- _Given instruction 1_
Locate each line in the rows below that contains the string "hieroglyphic", and copy those lines.

- _Passage given_
━━━━
Re: Help with Compressed Storage

Posted by prasenjit mukherjee <pm...@quattrowireless.com>.

I have a similar issue with bz2 files. I have the hadoop directories :

/ip/data/ : containing unzipped text files ( foo1.txt, foo2.txt )
/ip/datacompressed/ : containing same files bzipped (  foo1.bz2, foo2.bz2 )

CREATE EXTERNAL TABLE tx_log(id1 string, id2 string, id3 string)
   ROW FORMAT DELIMITED FIELDS TERMINATED BY '\002'
   LOCATION '/ip/datacompressed/';
SELECT *  FROM tx_log limit 1;

The command works fine with LOCATION '/ip/data/' but doesnt work with
LOCATION '/ip/datacompressed/'

Any pointers ? I thought ( like Pig  ) hive automatically detects .bz2
extensions and applies appropriate decompression. Am I wrong ?

-Prasen


On Thu, Feb 18, 2010 at 3:04 AM, Zheng Shao <zs...@gmail.com> wrote:

> I just corrected the wiki page. It will also be a good idea to support
> case-insensitive boolean values in the code.
>
> Zheng
>
> On Wed, Feb 17, 2010 at 9:27 AM, Brent Miller <br...@gmail.com>
> wrote:
> > Thanks Adam, that works for me as well.
> > It seems that the property for hive.exec.compress.output is case
> sensitive,
> > and when it is set to TRUE (as it is on the compressed storage page on
> the
> > wiki) it is ignored by hive.
━━━━
- _Given instruction 2_
Reproduce part of the forum thread above word for word, beginning at the words "Posted by prasenjit" and stopping after "string, id3 string)".

[Collected data entries]
━━━━
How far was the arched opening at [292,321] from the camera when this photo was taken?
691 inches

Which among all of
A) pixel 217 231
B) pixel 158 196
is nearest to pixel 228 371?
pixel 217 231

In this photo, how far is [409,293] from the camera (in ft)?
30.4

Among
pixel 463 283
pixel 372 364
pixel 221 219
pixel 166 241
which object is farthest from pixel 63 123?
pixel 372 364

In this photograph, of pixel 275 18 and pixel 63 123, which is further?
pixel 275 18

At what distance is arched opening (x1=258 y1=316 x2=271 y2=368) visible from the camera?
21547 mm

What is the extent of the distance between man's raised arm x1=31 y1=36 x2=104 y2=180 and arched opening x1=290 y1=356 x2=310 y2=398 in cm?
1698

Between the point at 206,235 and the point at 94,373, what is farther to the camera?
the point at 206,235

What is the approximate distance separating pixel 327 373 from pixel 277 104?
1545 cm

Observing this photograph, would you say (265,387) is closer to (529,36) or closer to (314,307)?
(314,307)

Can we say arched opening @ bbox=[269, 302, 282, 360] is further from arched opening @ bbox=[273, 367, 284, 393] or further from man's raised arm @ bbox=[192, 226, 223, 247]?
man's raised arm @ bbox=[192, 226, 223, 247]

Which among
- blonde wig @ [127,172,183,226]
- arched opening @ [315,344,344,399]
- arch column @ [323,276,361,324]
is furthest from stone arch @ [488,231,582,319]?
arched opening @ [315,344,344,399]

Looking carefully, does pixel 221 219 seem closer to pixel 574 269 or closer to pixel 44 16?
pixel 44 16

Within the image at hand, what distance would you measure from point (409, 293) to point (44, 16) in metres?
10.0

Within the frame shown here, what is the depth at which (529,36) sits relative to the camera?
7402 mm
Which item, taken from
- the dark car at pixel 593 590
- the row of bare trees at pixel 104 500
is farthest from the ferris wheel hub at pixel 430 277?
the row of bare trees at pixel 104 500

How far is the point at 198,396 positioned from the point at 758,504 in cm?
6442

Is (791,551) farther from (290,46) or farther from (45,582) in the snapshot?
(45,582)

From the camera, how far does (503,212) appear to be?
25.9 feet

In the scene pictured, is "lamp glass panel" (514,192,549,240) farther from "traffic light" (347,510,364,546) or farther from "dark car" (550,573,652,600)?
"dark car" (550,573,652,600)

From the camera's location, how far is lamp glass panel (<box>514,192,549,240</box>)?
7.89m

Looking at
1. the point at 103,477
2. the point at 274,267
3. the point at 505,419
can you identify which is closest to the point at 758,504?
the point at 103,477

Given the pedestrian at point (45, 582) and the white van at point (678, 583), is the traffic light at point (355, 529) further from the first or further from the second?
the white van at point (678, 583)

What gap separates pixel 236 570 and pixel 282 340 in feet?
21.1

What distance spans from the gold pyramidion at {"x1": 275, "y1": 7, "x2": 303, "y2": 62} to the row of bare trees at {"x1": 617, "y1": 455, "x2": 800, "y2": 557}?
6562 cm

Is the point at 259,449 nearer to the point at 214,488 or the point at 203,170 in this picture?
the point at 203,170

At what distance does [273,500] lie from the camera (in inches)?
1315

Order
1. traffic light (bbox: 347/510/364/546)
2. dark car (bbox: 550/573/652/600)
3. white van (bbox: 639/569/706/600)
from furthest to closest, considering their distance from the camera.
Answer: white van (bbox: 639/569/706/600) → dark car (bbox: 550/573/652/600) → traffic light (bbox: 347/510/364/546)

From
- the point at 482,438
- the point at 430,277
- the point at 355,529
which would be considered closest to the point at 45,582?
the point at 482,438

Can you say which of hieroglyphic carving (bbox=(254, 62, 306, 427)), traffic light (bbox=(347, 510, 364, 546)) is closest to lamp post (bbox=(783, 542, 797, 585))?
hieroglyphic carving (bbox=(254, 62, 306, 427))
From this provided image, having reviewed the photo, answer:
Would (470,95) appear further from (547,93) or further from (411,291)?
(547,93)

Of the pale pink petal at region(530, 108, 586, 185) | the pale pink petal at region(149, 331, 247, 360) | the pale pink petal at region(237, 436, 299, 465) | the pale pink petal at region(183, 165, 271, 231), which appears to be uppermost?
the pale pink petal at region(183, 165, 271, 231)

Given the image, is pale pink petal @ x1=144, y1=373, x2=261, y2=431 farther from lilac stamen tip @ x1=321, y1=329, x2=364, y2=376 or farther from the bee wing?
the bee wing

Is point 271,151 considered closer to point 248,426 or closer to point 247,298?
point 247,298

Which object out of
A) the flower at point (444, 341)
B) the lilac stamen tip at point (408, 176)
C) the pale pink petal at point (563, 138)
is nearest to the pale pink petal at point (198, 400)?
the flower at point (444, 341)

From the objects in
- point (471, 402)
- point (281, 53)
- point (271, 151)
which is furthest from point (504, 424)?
━━━━
- _Correct result 1_
Can you say which of hieroglyphic carving (bbox=(254, 62, 306, 427)), traffic light (bbox=(347, 510, 364, 546)) is closest to lamp post (bbox=(783, 542, 797, 585))?
hieroglyphic carving (bbox=(254, 62, 306, 427))

- _Correct result 2_
Posted by prasenjit mukherjee <pm...@quattrowireless.com>.

I have a similar issue with bz2 files. I have the hadoop directories :

/ip/data/ : containing unzipped text files ( foo1.txt, foo2.txt )
/ip/datacompressed/ : containing same files bzipped (  foo1.bz2, foo2.bz2 )

CREATE EXTERNAL TABLE tx_log(id1 string, id2 string, id3 string)